§ **Your goal**: Filter the data below, copying out every line that contains the word "slice".

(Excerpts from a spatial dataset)
_____

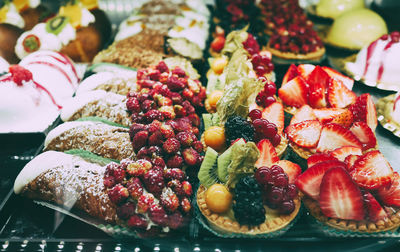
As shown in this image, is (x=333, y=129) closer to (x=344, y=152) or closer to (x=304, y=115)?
(x=344, y=152)

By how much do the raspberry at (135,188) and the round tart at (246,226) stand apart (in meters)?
0.32

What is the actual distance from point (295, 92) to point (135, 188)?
59.7 inches

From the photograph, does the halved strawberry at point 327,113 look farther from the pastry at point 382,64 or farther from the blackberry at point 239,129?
the pastry at point 382,64

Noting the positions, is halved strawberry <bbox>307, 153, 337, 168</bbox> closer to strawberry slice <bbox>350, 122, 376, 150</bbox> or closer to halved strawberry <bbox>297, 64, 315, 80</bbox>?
strawberry slice <bbox>350, 122, 376, 150</bbox>

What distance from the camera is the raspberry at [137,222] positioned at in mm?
1555

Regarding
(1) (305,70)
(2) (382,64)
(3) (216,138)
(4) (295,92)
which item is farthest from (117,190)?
(2) (382,64)

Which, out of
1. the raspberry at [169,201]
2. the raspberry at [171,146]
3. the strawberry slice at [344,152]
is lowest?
the strawberry slice at [344,152]

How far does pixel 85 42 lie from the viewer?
134 inches

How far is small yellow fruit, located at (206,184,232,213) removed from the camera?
5.36 ft

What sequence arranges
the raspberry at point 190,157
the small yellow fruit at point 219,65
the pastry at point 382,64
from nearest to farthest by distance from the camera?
1. the raspberry at point 190,157
2. the small yellow fruit at point 219,65
3. the pastry at point 382,64

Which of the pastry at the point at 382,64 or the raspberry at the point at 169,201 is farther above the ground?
the raspberry at the point at 169,201

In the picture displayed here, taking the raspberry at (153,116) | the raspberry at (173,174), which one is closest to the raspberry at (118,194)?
the raspberry at (173,174)

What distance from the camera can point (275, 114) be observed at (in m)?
2.35

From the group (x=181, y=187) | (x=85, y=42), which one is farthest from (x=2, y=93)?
(x=181, y=187)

_____

§ **Written answer**:
Noting the positions, is halved strawberry <bbox>307, 153, 337, 168</bbox> closer to strawberry slice <bbox>350, 122, 376, 150</bbox> or closer to halved strawberry <bbox>297, 64, 315, 80</bbox>?
strawberry slice <bbox>350, 122, 376, 150</bbox>
3. the strawberry slice at [344,152]
the strawberry slice at [344,152]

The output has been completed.